**INFORMATION SHOWN**.
....

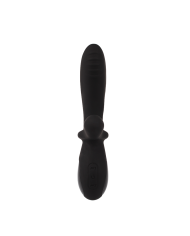 Vibrador Doble con Electroestimulación Eros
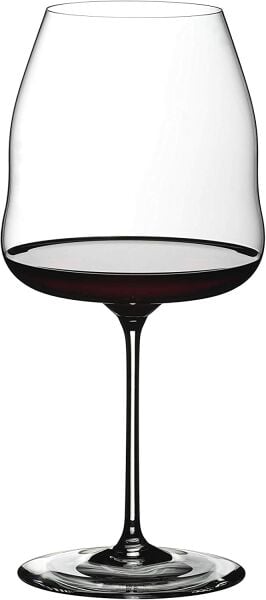 Winewings Cabernet Sauvignon Kırmızı Şarap Kadehi 1234/0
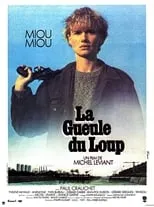 Película La Gueule du loup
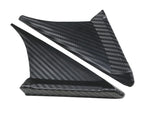 ARMASPEED Carbon Wind block Side Mirror Kit - Toyota Supra A90 by ARMASPEED 1CCTY40F09-A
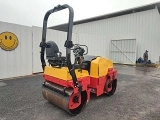 DYNAPAC CC 1200 tandem roller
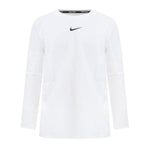 Nike Pro - Kids' (Junior) Dri-Fit Long Sleeve Top (FJ6822 100)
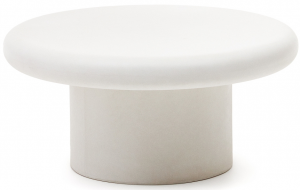 Кофейный столик Addaia 90X90X43 CM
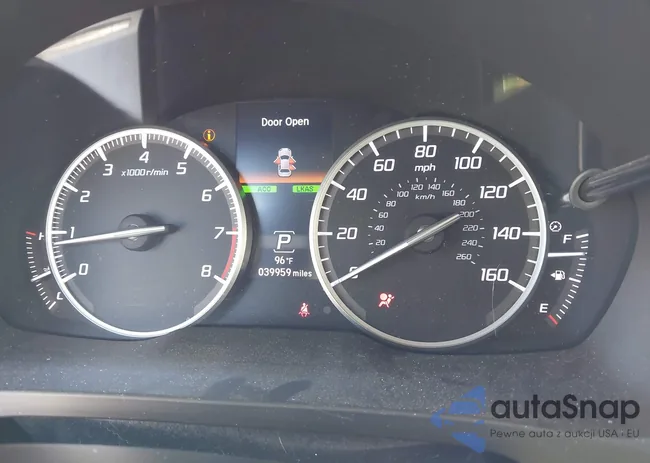 19UDE2F72MA008914: 42970833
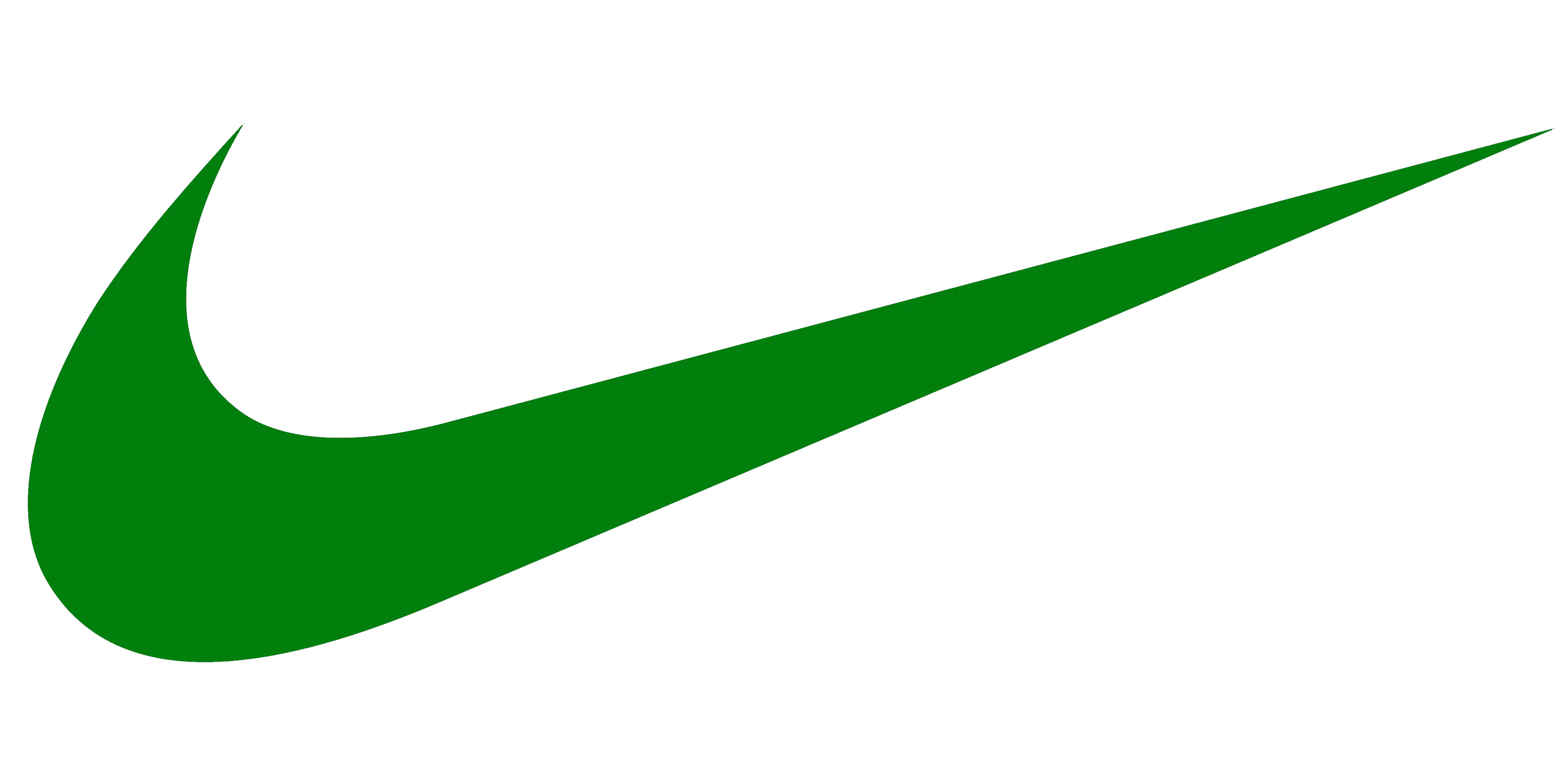 Nike Kids Logo Png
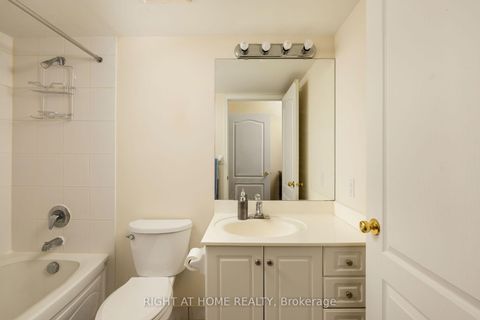 Photo 11 at 227 - 1883 Mcnicoll Avenue, Steeles, Toronto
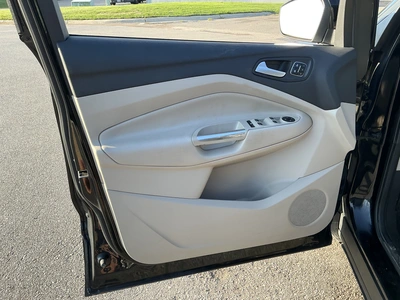 Used 2017 FORD ESCAPE SUVs Michigan US | Miedema Asset Management Group #1397226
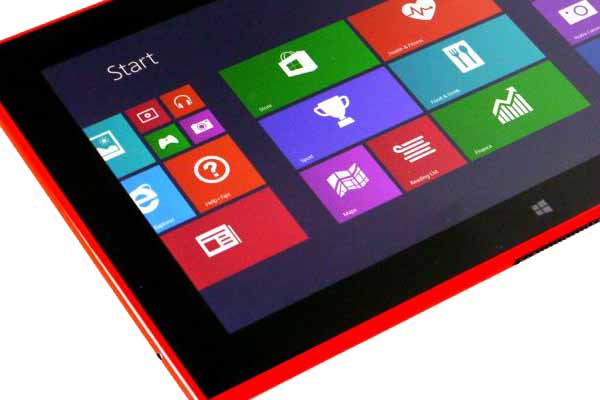 Nokia May Re-enter with D1C Tablet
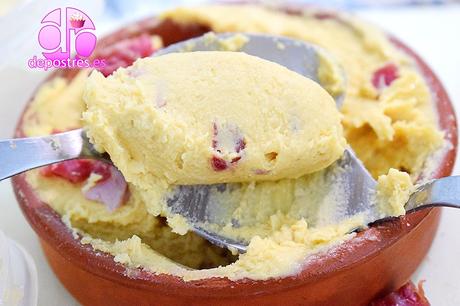 Croquetas caseras de Humus con Jamón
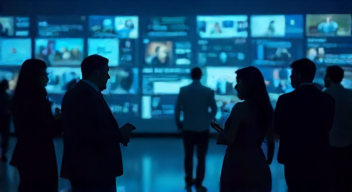 Meine Sicht auf die Verantwortung von Plattformen in Konflikten (1/10)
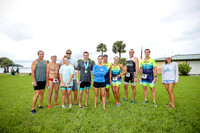 2020 Palm Beaches Triathlon Fall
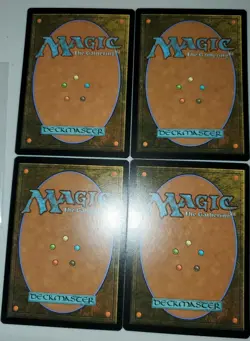 4 x Spawning Bed Moderately Played - Image 2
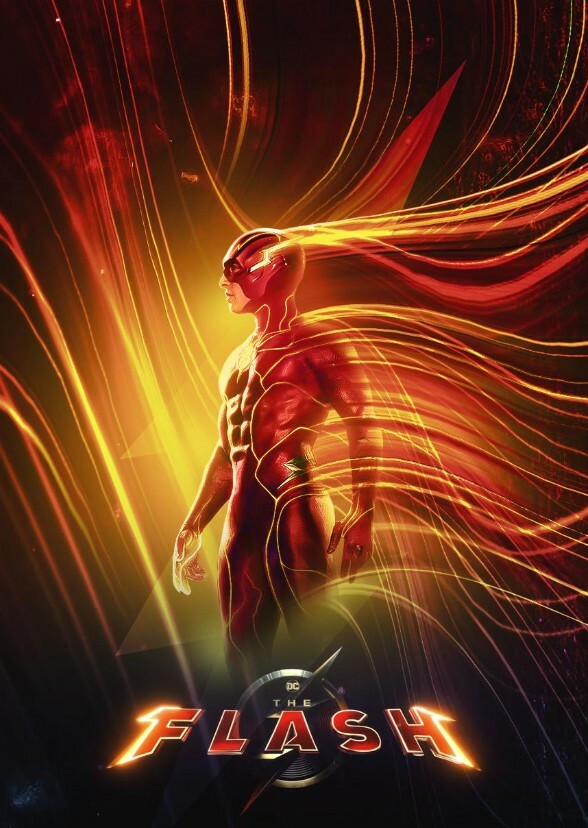 The Flash 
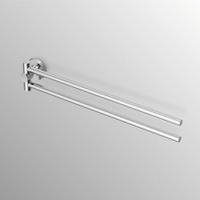 Держатель для полотенец Ideal Standard IOM A9131AA двойной — 3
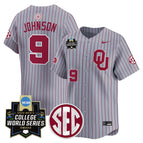 Steel Gray / Camden Johnson / S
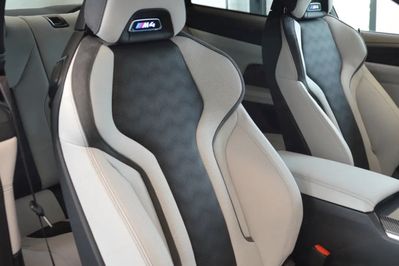 BMW Seria 4 Coupe M4 Competition M xDrive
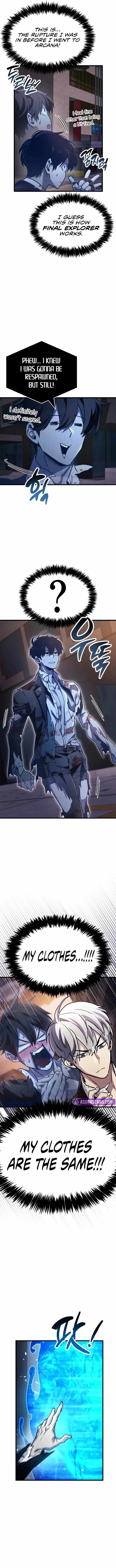 Read The Player Hides Manga Online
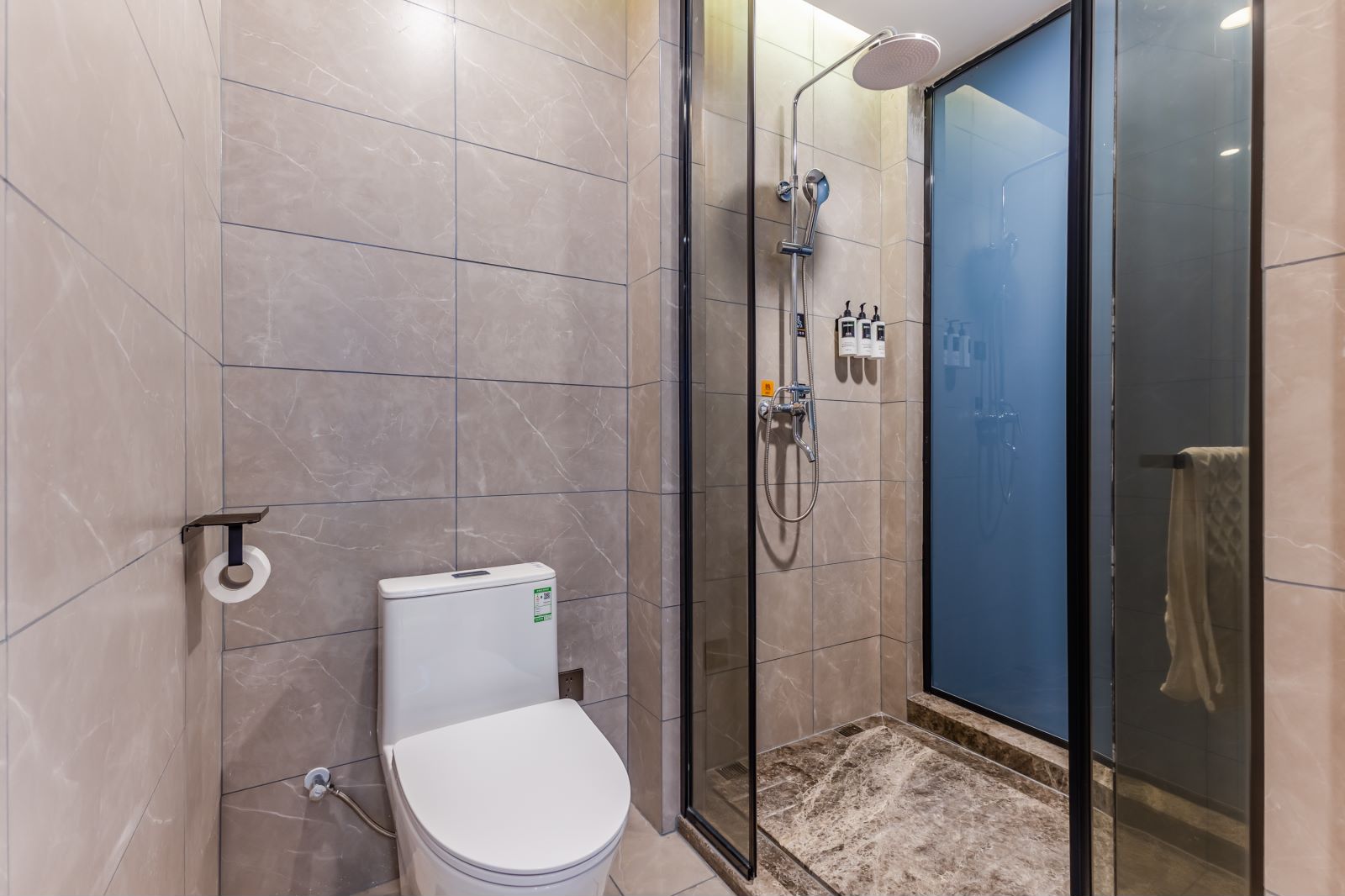 花宿-温馨家庭亲子房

....

**ASSIGNMENT**. Reproduce all of the lines above verbatim, without the pictures.

**TASK OUTPUT**.
 Vibrador Doble con Electroestimulación Eros
 Winewings Cabernet Sauvignon Kırmızı Şarap Kadehi 1234/0
 Película La Gueule du loup
 ARMASPEED Carbon Wind block Side Mirror Kit - Toyota Supra A90 by ARMASPEED 1CCTY40F09-A
 DYNAPAC CC 1200 tandem roller
 Nike Pro - Kids' (Junior) Dri-Fit Long Sleeve Top (FJ6822 100)
 Кофейный столик Addaia 90X90X43 CM
 19UDE2F72MA008914: 42970833
 Nike Kids Logo Png
 Photo 11 at 227 - 1883 Mcnicoll Avenue, Steeles, Toronto
 Used 2017 FORD ESCAPE SUVs Michigan US | Miedema Asset Management Group #1397226
 Nokia May Re-enter with D1C Tablet
 Croquetas caseras de Humus con Jamón
 Meine Sicht auf die Verantwortung von Plattformen in Konflikten (1/10)
 2020 Palm Beaches Triathlon Fall
 4 x Spawning Bed Moderately Played - Image 2
 The Flash 
 Держатель для полотенец Ideal Standard IOM A9131AA двойной — 3
 Steel Gray / Camden Johnson / S
 BMW Seria 4 Coupe M4 Competition M xDrive
 Read The Player Hides Manga Online
 花宿-温馨家庭亲子房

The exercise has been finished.